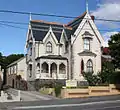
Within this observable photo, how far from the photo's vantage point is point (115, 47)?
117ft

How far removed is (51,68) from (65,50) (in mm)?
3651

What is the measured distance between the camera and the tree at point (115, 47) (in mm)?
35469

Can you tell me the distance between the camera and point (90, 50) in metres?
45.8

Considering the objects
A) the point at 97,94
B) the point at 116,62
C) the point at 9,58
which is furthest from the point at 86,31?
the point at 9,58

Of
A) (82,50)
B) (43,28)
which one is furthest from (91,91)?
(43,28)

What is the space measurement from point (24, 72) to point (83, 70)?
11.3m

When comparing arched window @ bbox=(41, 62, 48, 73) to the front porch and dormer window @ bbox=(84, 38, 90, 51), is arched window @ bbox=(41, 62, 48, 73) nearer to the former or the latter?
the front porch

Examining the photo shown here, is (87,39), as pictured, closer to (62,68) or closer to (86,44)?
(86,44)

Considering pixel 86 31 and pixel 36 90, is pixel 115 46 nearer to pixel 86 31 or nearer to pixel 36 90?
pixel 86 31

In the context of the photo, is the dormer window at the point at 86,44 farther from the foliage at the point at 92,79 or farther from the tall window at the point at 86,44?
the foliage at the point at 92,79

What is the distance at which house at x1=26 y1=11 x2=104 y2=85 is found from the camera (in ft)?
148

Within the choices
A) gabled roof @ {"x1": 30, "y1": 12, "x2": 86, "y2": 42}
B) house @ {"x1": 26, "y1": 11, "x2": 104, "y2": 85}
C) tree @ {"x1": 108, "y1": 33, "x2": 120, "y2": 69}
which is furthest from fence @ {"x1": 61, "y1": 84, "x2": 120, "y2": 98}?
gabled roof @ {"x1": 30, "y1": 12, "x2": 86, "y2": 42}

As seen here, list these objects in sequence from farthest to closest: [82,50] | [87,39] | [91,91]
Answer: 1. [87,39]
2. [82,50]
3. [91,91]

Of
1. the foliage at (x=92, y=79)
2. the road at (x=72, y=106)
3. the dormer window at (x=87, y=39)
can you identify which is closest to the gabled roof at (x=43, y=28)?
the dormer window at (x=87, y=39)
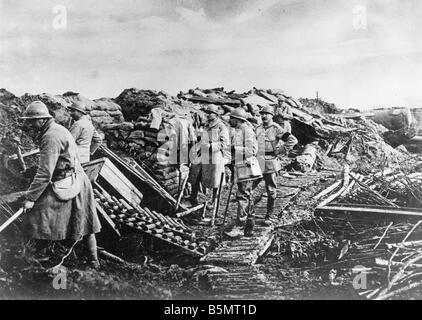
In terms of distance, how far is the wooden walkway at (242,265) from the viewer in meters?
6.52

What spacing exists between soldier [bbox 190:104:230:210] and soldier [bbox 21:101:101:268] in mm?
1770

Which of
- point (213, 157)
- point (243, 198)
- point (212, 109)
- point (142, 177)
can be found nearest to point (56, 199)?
---
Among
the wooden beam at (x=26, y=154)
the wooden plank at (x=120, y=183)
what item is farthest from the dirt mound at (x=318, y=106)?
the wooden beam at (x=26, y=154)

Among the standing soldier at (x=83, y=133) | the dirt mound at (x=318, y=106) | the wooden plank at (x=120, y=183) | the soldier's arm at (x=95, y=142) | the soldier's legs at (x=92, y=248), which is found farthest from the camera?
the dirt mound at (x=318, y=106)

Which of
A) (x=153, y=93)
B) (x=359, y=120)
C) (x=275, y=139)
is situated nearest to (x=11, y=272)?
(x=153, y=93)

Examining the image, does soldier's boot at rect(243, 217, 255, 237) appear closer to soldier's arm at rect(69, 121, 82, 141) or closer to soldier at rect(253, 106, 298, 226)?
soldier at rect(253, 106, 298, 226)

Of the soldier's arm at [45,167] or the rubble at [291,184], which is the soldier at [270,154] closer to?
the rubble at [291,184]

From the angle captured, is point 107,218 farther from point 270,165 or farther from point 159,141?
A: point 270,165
---
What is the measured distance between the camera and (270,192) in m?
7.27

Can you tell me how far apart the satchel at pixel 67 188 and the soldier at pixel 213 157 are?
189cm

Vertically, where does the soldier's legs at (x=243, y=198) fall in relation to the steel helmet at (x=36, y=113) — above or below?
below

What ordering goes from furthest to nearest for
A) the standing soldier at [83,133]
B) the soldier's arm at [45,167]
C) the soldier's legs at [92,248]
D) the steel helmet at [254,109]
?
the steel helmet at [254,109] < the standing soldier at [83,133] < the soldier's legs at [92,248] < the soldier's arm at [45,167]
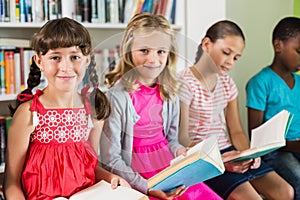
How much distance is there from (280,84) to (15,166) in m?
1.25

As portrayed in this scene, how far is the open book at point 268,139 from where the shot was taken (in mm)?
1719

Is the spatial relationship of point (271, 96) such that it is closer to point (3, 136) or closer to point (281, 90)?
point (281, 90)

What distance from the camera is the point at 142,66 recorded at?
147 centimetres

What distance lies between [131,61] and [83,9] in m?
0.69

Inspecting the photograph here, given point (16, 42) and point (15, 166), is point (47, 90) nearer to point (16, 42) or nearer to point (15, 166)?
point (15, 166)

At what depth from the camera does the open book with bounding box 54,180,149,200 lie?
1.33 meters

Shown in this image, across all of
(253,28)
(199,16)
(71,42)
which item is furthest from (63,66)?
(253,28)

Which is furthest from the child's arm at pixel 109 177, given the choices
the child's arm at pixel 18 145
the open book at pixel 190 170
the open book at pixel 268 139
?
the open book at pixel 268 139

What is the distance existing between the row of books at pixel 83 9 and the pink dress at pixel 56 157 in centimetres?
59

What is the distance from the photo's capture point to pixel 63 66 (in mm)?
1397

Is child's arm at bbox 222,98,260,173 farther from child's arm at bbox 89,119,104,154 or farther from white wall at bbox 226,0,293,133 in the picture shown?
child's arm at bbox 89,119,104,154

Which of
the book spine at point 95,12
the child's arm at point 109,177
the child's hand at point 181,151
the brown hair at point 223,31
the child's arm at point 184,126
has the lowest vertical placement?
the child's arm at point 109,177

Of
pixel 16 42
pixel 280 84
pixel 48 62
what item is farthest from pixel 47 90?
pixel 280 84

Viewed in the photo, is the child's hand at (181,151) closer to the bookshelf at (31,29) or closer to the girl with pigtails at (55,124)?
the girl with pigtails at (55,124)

» **WHAT IS ASKED**
Locate each line in the entries above that contains the word "roof", and copy every such line in full.

» **REPLY TO THE TASK**
A) gabled roof @ {"x1": 30, "y1": 12, "x2": 86, "y2": 42}
gabled roof @ {"x1": 30, "y1": 12, "x2": 86, "y2": 42}
can you identify which is closest to the gabled roof at (x=43, y=28)?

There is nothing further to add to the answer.